***** DATA SECTION *****

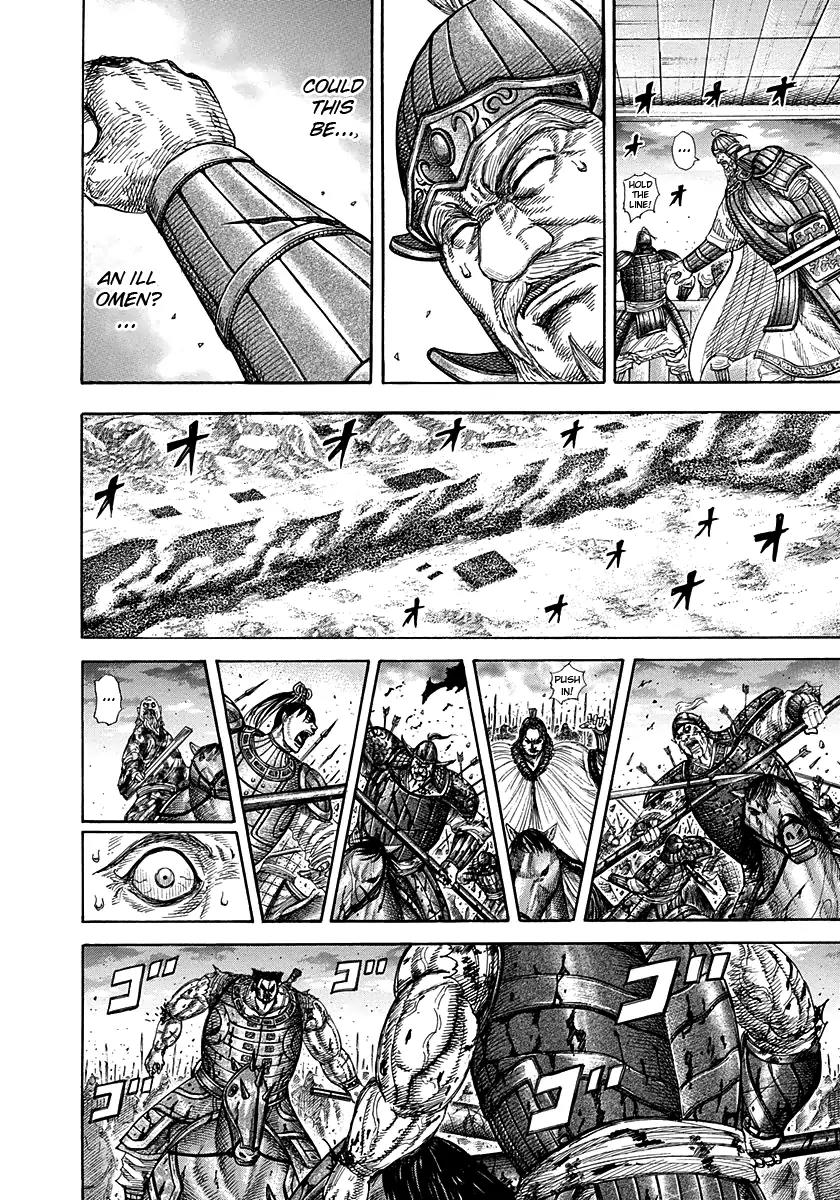 Kingdom manga, chapter 314, page 4 of 17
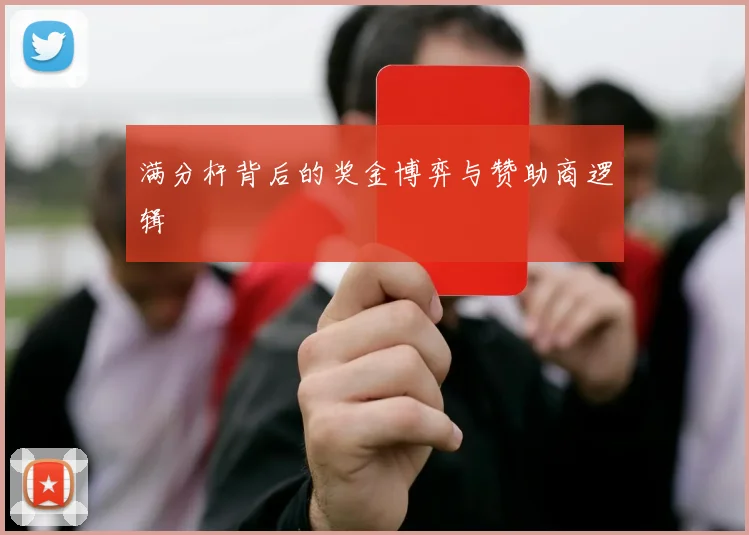 满分杆背后的奖金博弈与赞助商逻辑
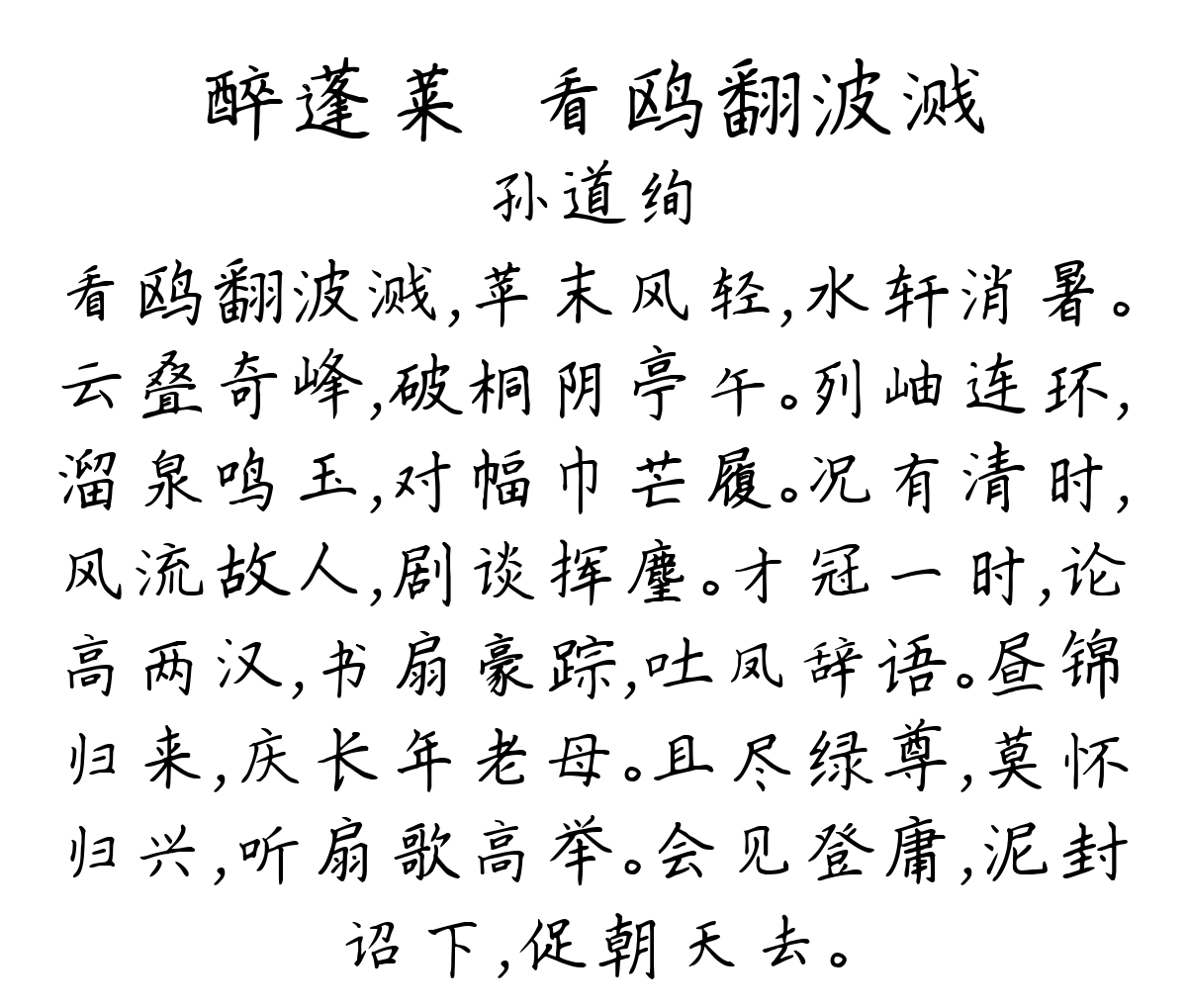 醉蓬莱·看鸥翻波溅-孙道绚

*****

PROBLEM DESCRIPTION | Line by line, write out the data above exactly, without the pictures.

WRITTEN RESPONSE |
 Kingdom manga, chapter 314, page 4 of 17
 满分杆背后的奖金博弈与赞助商逻辑
 醉蓬莱·看鸥翻波溅-孙道绚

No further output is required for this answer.